The master painters — Stimmell Van Latum and her crew — use a slightly more permanent concoction of tempura paint mixed with powder pigments and sugar water — but that simply delays the destruction for a little while. Their paintings also have to sustain people posing on them. Ronen's painting of The Creation of Adam, Michelangelo's famous piece on the Sistine Chapel ceiling, had a couch where people could sit and become part of the 3D image, for example. "We want people to interact with art," Stimmell Van Latum said.

She started her career working on a more conventional canvas, first attending the Art Centre College of Design in Pasadena then putting her skills to work for Trey Parker and Matt Stone, a.k.a. the creator's of the popular raunchy cartoon South Park. She worked for the program for eight years as the technical director where she oversaw the process of translating the paper cutout images to digital animations.

"The first year I started working at South Park I started street painting," she says. "It worked out perfectly because every summer we would have a long hiatus. I would do events around California and then go back to South Park in the fall."

During her second year of moonlighting, Stimmell Van Latum travelled to Italy for a competition against 200 other street painters. She won, despite her inexperience. When she returned home, work kept finding her, especially after she began to teach herself how to turn 2D murals into 3D images.

"I started noticing that if you could do the 3D artwork there was a lot more work for you," she said. "So I kind of forced myself to try it out and practice it. I did my first one in the U.K. for a 3D street art exhibition. I did this kind of funky painting with a hippo and a showgirl and balloons. I think it's my most popular painting online."
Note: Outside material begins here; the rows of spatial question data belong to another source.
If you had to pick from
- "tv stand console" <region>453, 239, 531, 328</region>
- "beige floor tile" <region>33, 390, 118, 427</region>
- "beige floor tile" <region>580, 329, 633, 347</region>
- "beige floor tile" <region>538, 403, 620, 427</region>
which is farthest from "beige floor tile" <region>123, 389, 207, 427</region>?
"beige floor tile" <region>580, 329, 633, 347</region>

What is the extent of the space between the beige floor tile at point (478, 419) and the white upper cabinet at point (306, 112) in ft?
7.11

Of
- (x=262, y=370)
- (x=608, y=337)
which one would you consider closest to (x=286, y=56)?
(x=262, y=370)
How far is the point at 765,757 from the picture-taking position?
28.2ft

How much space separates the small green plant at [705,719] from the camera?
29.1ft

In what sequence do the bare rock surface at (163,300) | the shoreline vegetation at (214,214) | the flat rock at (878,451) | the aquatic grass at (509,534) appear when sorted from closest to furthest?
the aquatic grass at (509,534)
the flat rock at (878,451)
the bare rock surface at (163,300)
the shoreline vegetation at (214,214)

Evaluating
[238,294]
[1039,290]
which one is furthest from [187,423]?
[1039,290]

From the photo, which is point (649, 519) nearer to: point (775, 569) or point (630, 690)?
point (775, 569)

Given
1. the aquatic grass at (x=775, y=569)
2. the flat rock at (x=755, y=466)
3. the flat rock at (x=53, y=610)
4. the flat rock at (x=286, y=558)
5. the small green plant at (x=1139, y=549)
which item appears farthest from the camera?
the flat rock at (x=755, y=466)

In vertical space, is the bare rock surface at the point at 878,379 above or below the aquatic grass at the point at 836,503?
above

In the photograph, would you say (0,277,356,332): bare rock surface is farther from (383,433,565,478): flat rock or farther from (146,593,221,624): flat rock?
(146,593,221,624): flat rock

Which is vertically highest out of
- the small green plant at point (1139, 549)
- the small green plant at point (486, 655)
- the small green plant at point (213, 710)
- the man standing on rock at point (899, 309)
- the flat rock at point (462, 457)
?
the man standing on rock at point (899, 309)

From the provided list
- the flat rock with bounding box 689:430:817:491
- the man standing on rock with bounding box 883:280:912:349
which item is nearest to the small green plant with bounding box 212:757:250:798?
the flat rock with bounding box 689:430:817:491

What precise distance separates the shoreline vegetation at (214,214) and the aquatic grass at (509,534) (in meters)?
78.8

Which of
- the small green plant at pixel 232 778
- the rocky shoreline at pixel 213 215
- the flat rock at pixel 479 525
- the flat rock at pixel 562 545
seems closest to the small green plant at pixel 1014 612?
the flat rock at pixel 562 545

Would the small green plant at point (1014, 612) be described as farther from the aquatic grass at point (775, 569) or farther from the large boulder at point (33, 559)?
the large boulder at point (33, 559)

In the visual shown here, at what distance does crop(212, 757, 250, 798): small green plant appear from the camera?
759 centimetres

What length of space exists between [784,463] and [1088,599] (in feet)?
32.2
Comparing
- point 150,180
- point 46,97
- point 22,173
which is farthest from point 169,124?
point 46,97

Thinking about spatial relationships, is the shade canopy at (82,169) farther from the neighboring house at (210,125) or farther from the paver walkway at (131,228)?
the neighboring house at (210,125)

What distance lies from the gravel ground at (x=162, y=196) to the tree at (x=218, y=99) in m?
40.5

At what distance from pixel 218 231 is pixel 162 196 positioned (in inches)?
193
In 2012, seven years after quitting her South Park job to pursue street art full time, she formed a company called We Talk Chalk, and now recruits from her worldwide roster of artists to travel to corporate and art events around the world. "It's taken me everywhere I wanted to go," she says. "It's amazing except now I have a two-year-old son, which makes it really, really difficult. My husband is co-owner of the company, so if it's a big project he'll come as well and the baby will stay with the grandparents."

Still, she says she takes pleasure in seeing how much her work delights other kids. "I did it the first time and I loved it," she said. "It was different from anything I'd ever done. You're outside interacting with people and you're doing something really big.